Excluding pictures, reproduce word for word the lines from the one containing "3 Stages Marketing" through the end of the material below.

*** Begin section ***

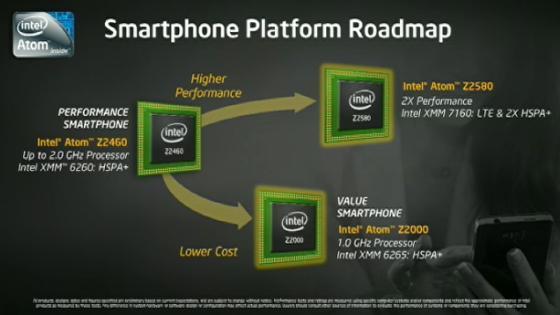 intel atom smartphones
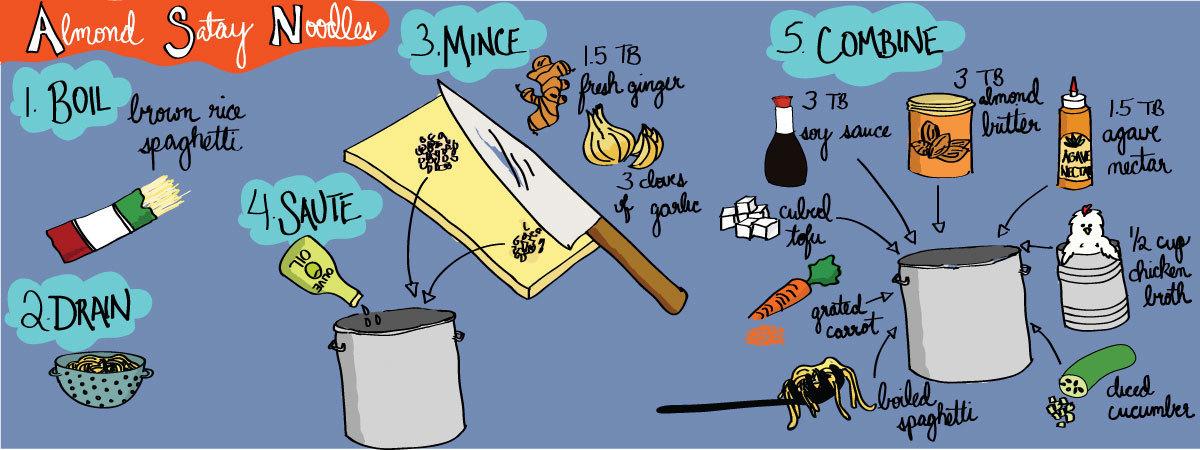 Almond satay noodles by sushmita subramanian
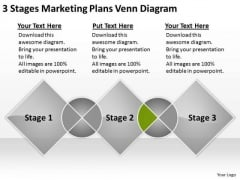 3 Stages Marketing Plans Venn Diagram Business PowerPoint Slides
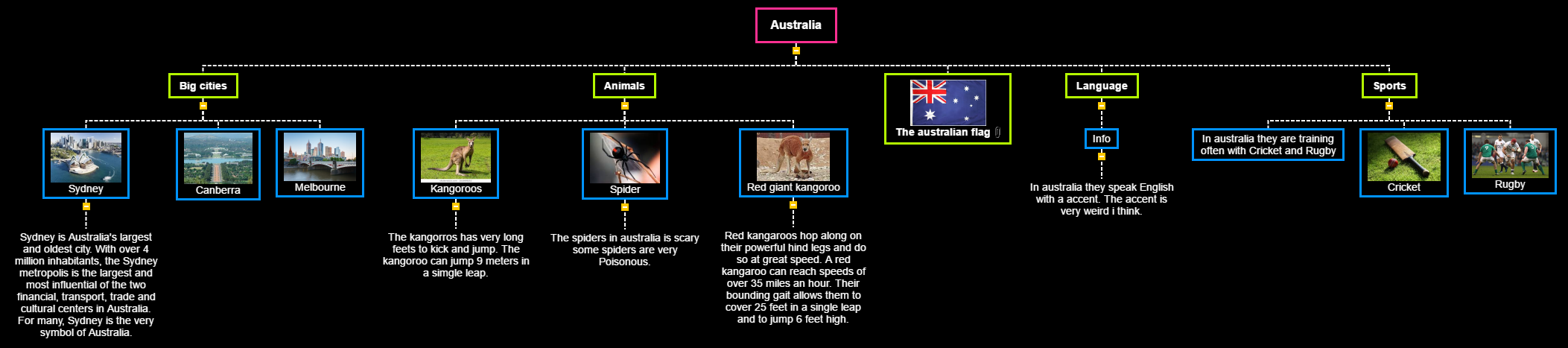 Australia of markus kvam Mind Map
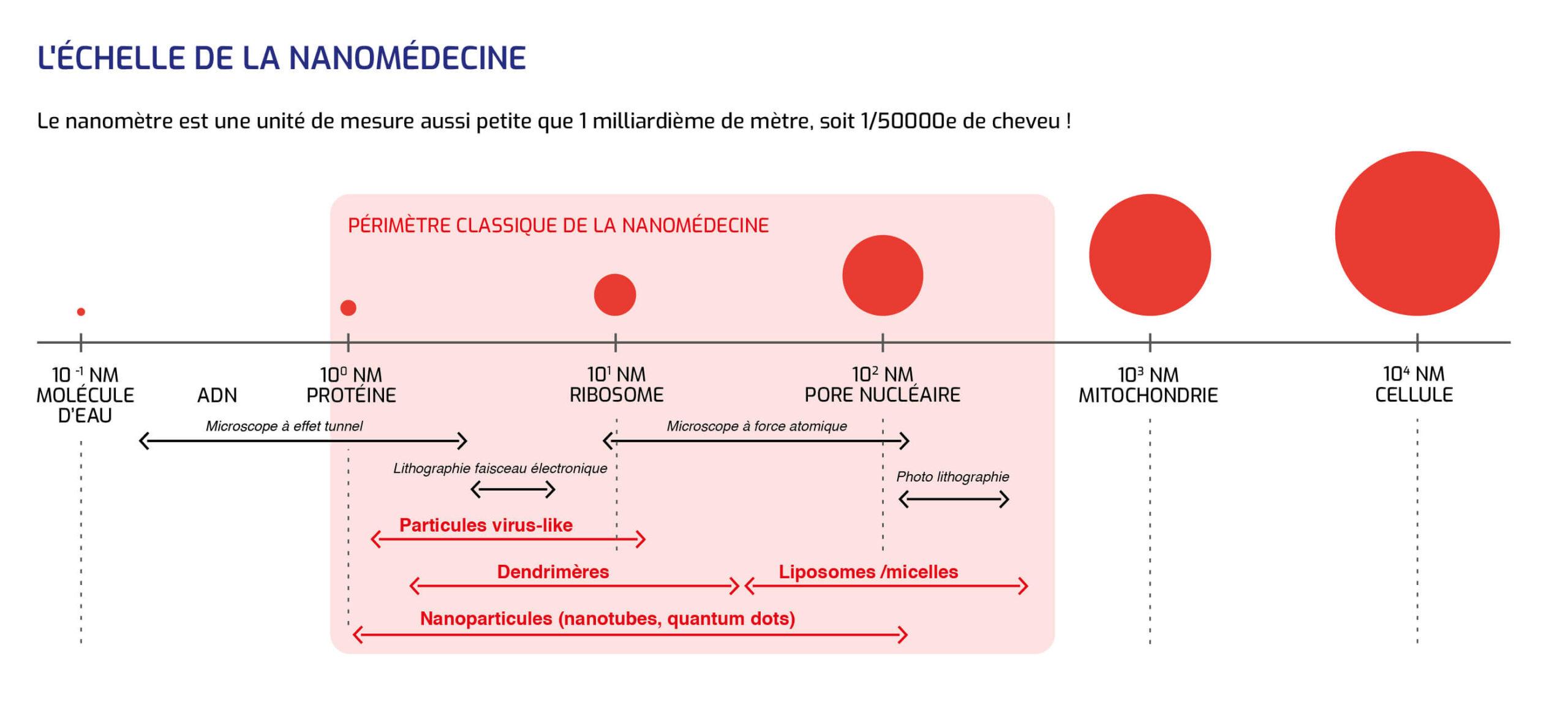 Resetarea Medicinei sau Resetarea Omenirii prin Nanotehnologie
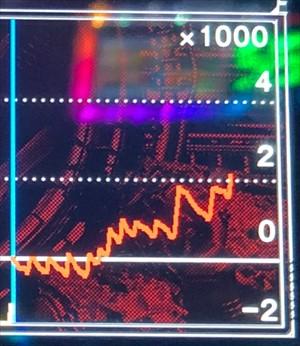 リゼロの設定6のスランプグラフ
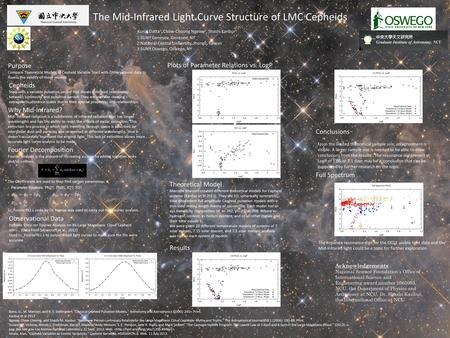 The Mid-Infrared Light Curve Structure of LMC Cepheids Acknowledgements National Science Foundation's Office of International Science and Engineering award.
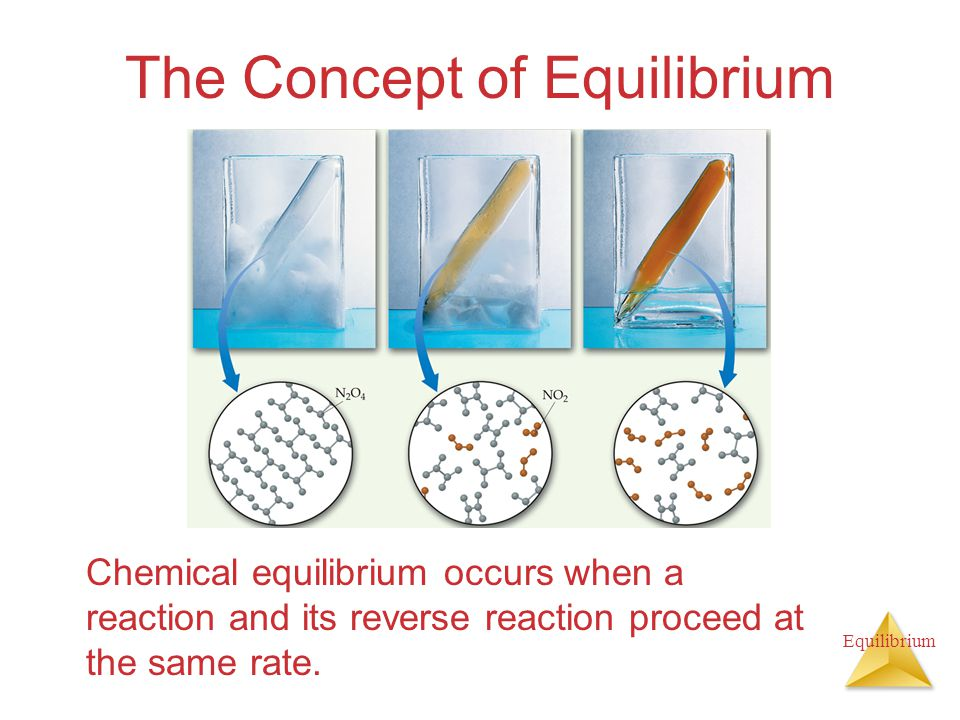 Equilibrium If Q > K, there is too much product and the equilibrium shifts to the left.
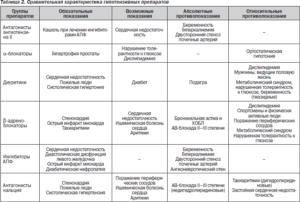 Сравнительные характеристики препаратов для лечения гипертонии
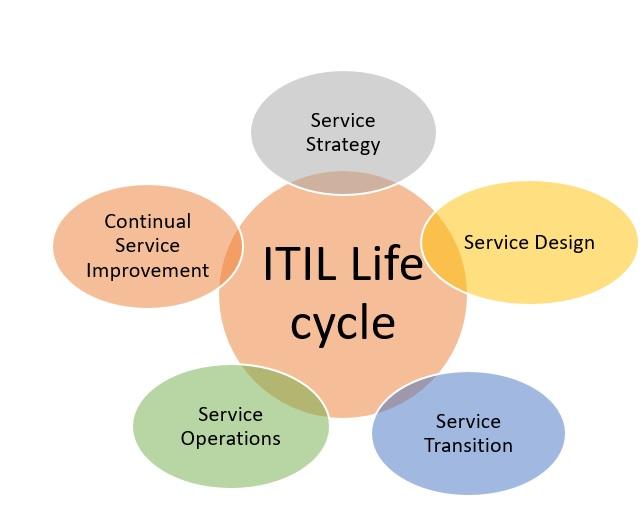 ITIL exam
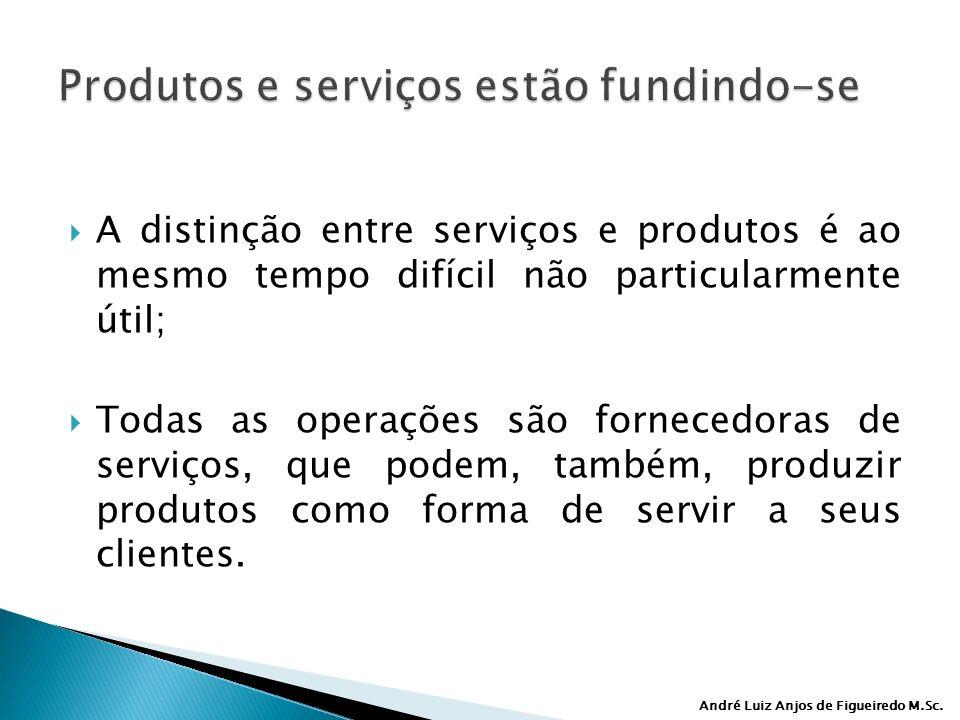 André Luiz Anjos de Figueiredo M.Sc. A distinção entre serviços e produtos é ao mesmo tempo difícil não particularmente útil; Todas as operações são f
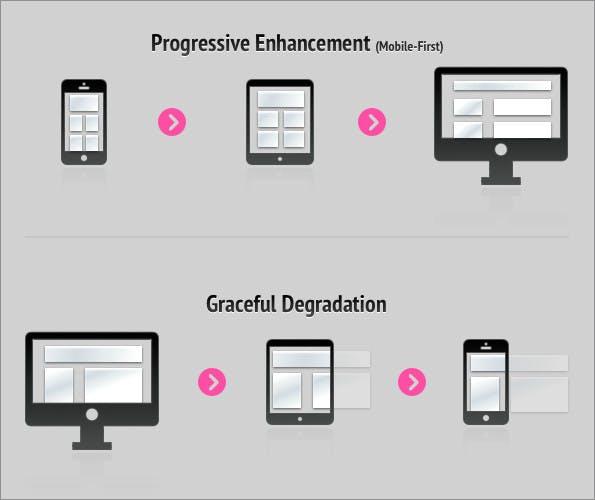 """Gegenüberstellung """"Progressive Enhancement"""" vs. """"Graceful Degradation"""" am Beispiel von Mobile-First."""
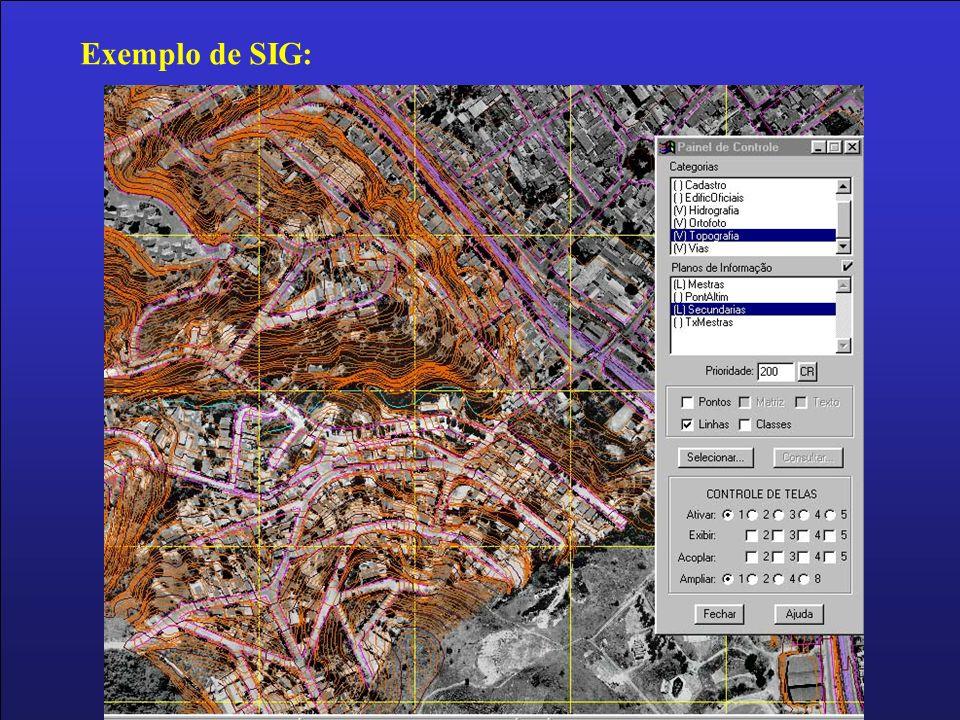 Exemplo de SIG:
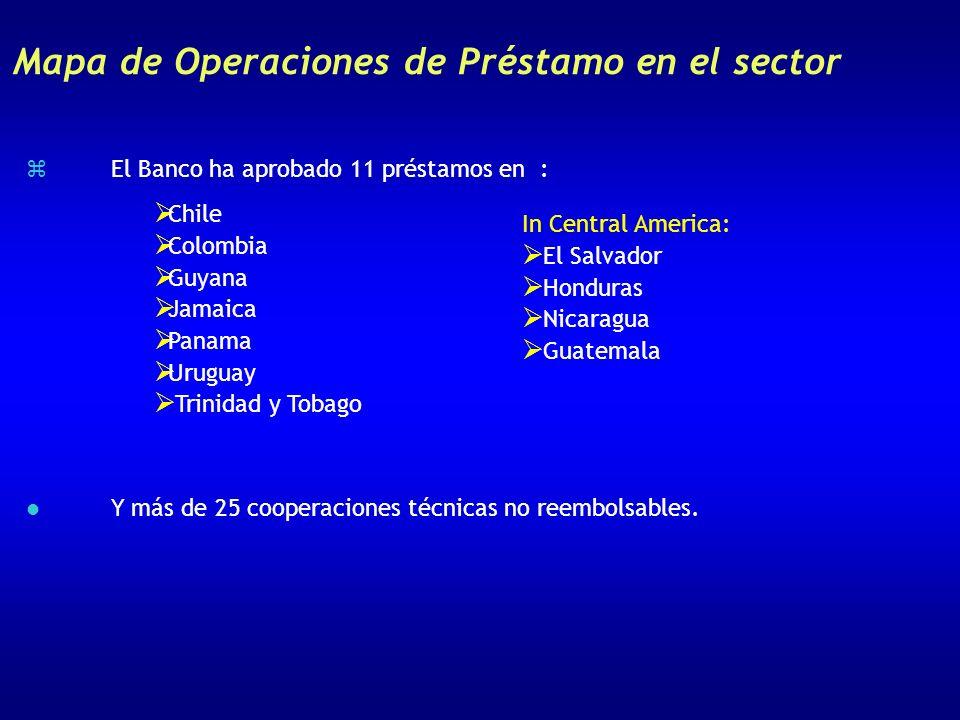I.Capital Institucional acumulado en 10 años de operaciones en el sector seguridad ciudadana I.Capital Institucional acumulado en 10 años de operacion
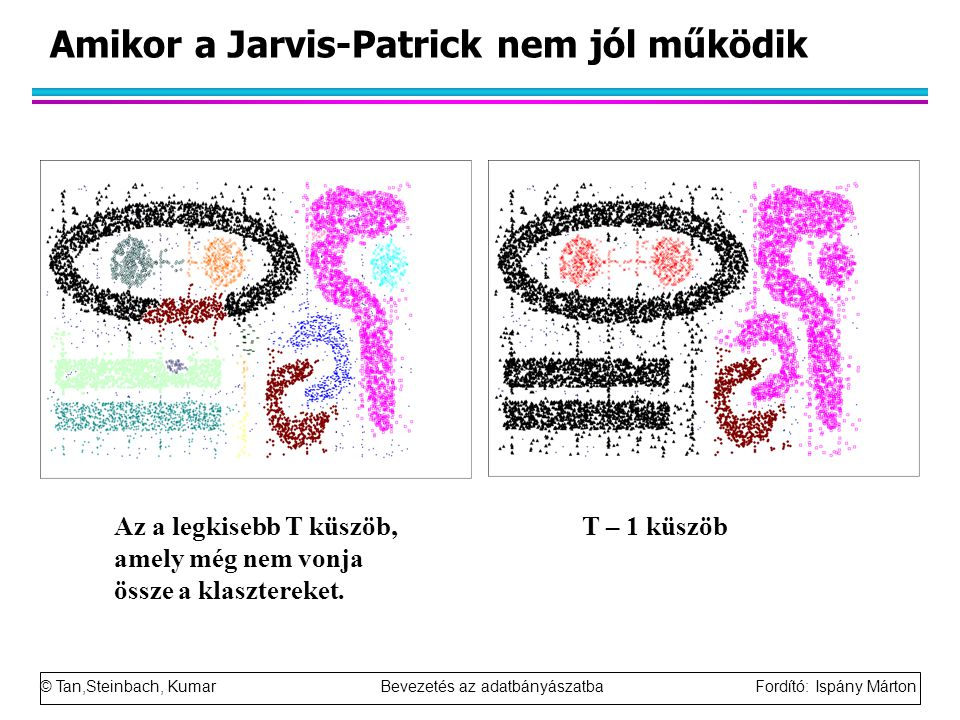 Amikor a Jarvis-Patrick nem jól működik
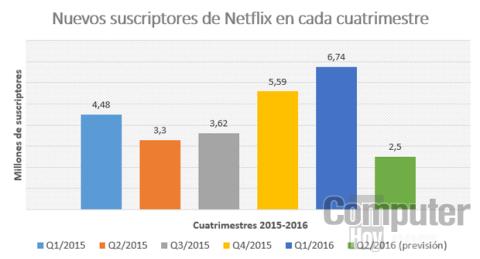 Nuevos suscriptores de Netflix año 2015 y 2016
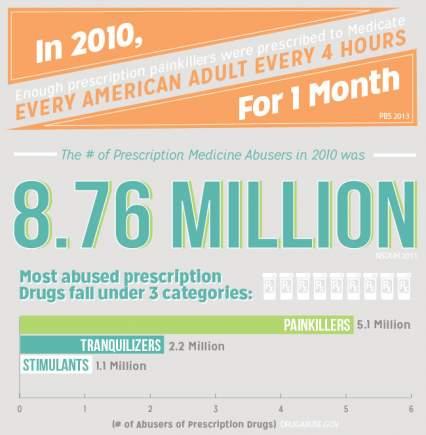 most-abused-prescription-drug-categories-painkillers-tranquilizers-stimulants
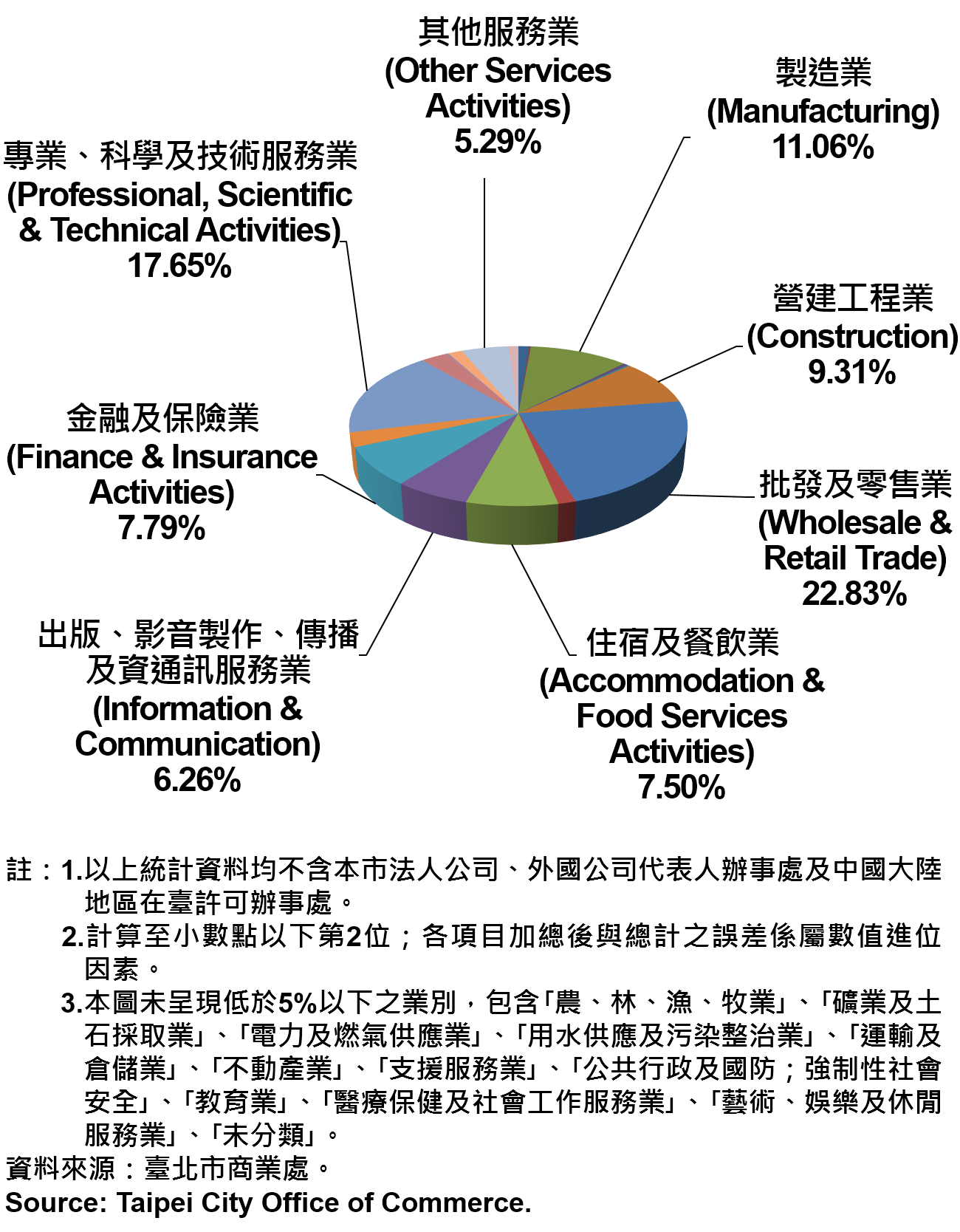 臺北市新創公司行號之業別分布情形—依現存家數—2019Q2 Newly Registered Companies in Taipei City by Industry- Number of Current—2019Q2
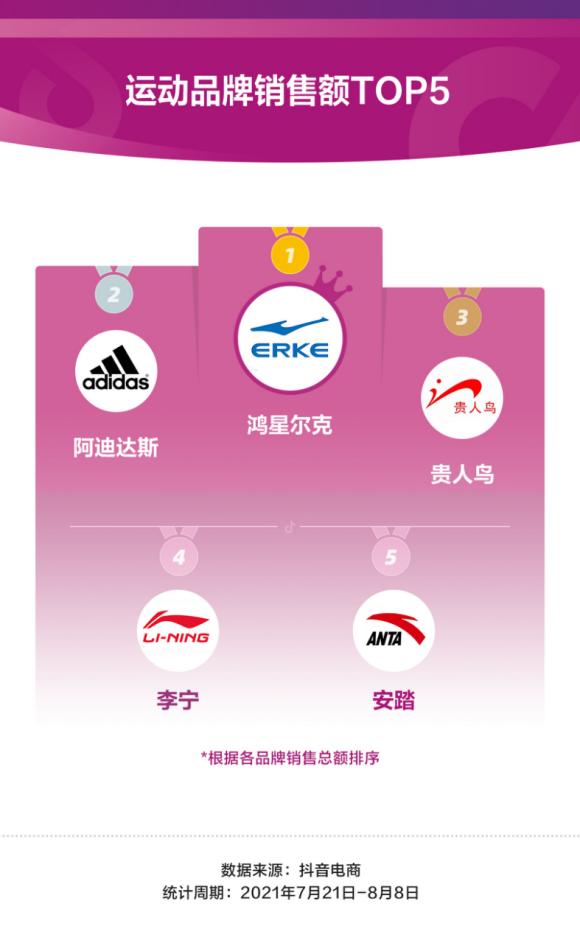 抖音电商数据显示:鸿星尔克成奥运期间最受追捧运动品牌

*** End section ***

Problem solution:
 3 Stages Marketing Plans Venn Diagram Business PowerPoint Slides
 Australia of markus kvam Mind Map
 Resetarea Medicinei sau Resetarea Omenirii prin Nanotehnologie
 リゼロの設定6のスランプグラフ
 The Mid-Infrared Light Curve Structure of LMC Cepheids Acknowledgements National Science Foundation's Office of International Science and Engineering award.
 Equilibrium If Q > K, there is too much product and the equilibrium shifts to the left.
 Сравнительные характеристики препаратов для лечения гипертонии
 ITIL exam
 André Luiz Anjos de Figueiredo M.Sc. A distinção entre serviços e produtos é ao mesmo tempo difícil não particularmente útil; Todas as operações são f
 """Gegenüberstellung """"Progressive Enhancement"""" vs. """"Graceful Degradation"""" am Beispiel von Mobile-First."""
 Exemplo de SIG:
I.Capital Institucional acumulado en 10 años de operaciones en el sector seguridad ciudadana I.Capital Institucional acumulado en 10 años de operacion
 Amikor a Jarvis-Patrick nem jól működik
 Nuevos suscriptores de Netflix año 2015 y 2016
 most-abused-prescription-drug-categories-painkillers-tranquilizers-stimulants
 臺北市新創公司行號之業別分布情形—依現存家數—2019Q2 Newly Registered Companies in Taipei City by Industry- Number of Current—2019Q2
 抖音电商数据显示:鸿星尔克成奥运期间最受追捧运动品牌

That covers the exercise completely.